Em um Grow Center de Montevidéu – uma loja especializada na venda de produtos para o cultivo particular – os clientes chegam a conta-gotas, mas de maneira constante. Três sócios abriram o estabelecimento há seis meses e, apesar de ainda não estarem lucrando, sentem que têm boas perspectivas. As prateleiras estão abarrotadas de fertilizantes, medidores de umidade e estufas. As estufas são pequenas estruturas do tamanho de um armário, dotadas de luz artificial e ventilação. Mesmo custando cerca de 2.400 reais, pelo menos uma é vendida a cada semana.

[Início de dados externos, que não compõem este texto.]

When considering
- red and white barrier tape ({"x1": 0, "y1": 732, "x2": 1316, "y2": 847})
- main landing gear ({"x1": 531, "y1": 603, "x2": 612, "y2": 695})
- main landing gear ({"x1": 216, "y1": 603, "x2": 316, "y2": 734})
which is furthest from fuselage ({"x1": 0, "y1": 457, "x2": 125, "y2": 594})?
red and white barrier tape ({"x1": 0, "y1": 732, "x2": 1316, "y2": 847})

Um dos donos do negócio é Juan Vaz, um conhecido ativista favorável à legalização da maconha. Ele reconhece que a maioria dos cultivadores não está se registrando, mas acredita se tratar de uma questão de tempo. “Dentro de alguns anos, o registro será tão automático como tirar a carteira de motorista, um processo simples que servirá para evitar problemas`”, afirma.

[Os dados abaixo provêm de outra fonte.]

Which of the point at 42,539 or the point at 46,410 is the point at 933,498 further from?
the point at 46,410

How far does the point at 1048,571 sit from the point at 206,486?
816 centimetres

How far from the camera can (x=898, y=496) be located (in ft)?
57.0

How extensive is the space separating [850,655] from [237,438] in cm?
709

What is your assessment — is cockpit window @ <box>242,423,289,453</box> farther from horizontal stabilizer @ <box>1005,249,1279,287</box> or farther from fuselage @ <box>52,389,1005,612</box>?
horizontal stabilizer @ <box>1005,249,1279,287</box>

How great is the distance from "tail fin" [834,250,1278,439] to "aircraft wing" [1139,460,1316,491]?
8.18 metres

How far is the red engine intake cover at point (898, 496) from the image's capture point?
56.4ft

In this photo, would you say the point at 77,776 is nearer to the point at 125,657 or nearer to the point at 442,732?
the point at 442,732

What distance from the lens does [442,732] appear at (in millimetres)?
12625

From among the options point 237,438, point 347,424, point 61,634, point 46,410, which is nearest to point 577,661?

Nesta semana a polícia prendeu um homem que tinha mais de 200 plantas em sua casa, e outros casos semelhantes foram registrados nos últimos meses. Segundo a lei, o limite máximo é de seis plantas em floração. Juan Vaz atribui esses problemas ao desconhecimento por parte das autoridades. “Eu tenho 100 plantas em casa. É a minha biblioteca genética. Mas todas estão em estado vegetativo, só tenho duas em floração, o que é perfeitamente legal”. Segundo especialistas, a floração da cannabis depende da luz. A planta necessita das mesmas quantidades de sol e de sombra, e a floração pode ser provocada mediante o controle dessa variável.

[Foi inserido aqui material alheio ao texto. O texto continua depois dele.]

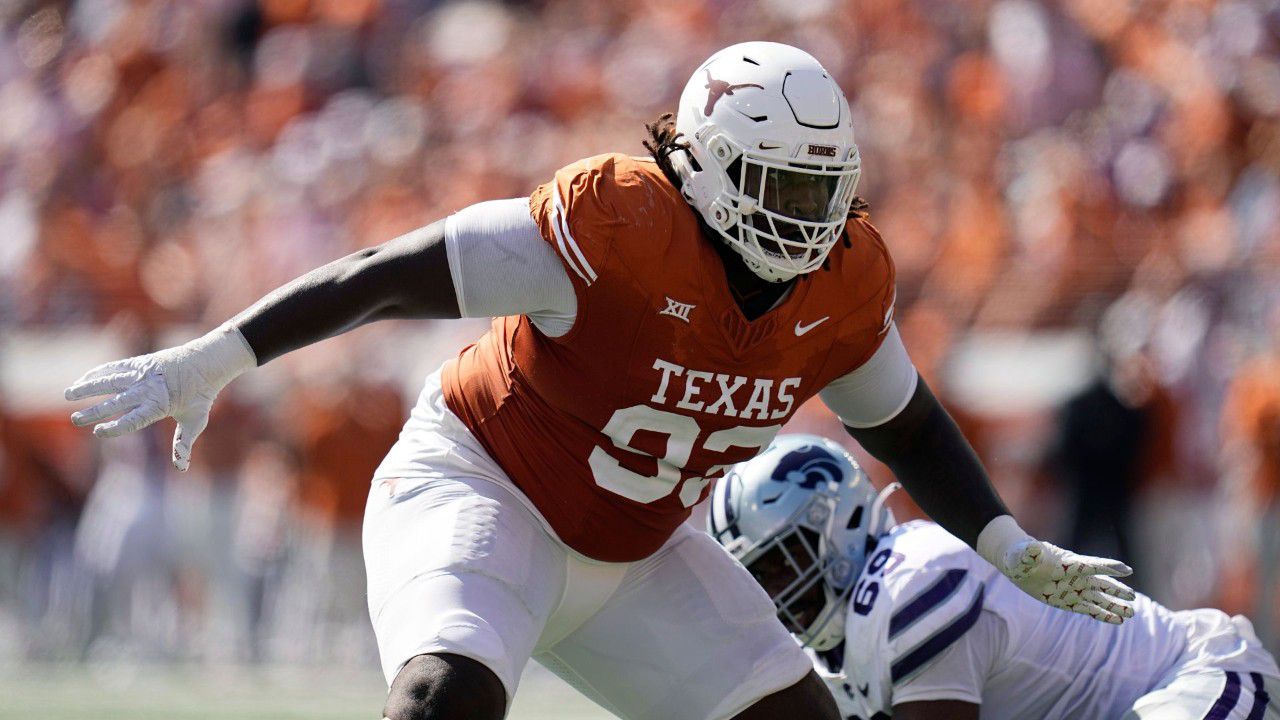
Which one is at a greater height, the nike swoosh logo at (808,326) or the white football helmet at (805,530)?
the nike swoosh logo at (808,326)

O presidente da Federação de Cannabicultores, Julio Rey, confirma a necessidade de alguns ajustes. Sua organização, aliás, participa atualmente de reuniões periódicas com o Ministério do Interior para elaborar um “manual de conduta policial” relacionado com o cultivo da maconha. “Acabou-se o tempo em que uma denúncia anônima poderia levar à prisão. Agora todo o mundo tem que entender as únicas coisas ilegais são a venda e o tráfico”, diz Rey.
Tabaré Vázquez se manifestou claramente contra a venda de maconha em farmácias, um dos capítulos mais ambiciosos da lei uruguaia. Atualmente, as autoridades selecionam as empresas privadas que plantarão essa maconha em terrenos controlados pelo Estado. O processo poderia demorar alguns meses mais, e algumas pessoas temem que o Governo acabe impedindo que a maconha chegue às farmácias.
“A venda em farmácia nunca foi o objetivo das associações, mas este capítulo é fundamental porque está ligado à luta contra o narcotráfico. O mercado negro vai continuar existindo se não for criado um circuito de venda legal”, afirma Julio Rey.
O presidente José Mujica apresentou a legalização como uma experiência única de controle estatal das drogas e de luta contra o narcotráfico. Mas esta parte da experiência uruguaia ainda está brotando.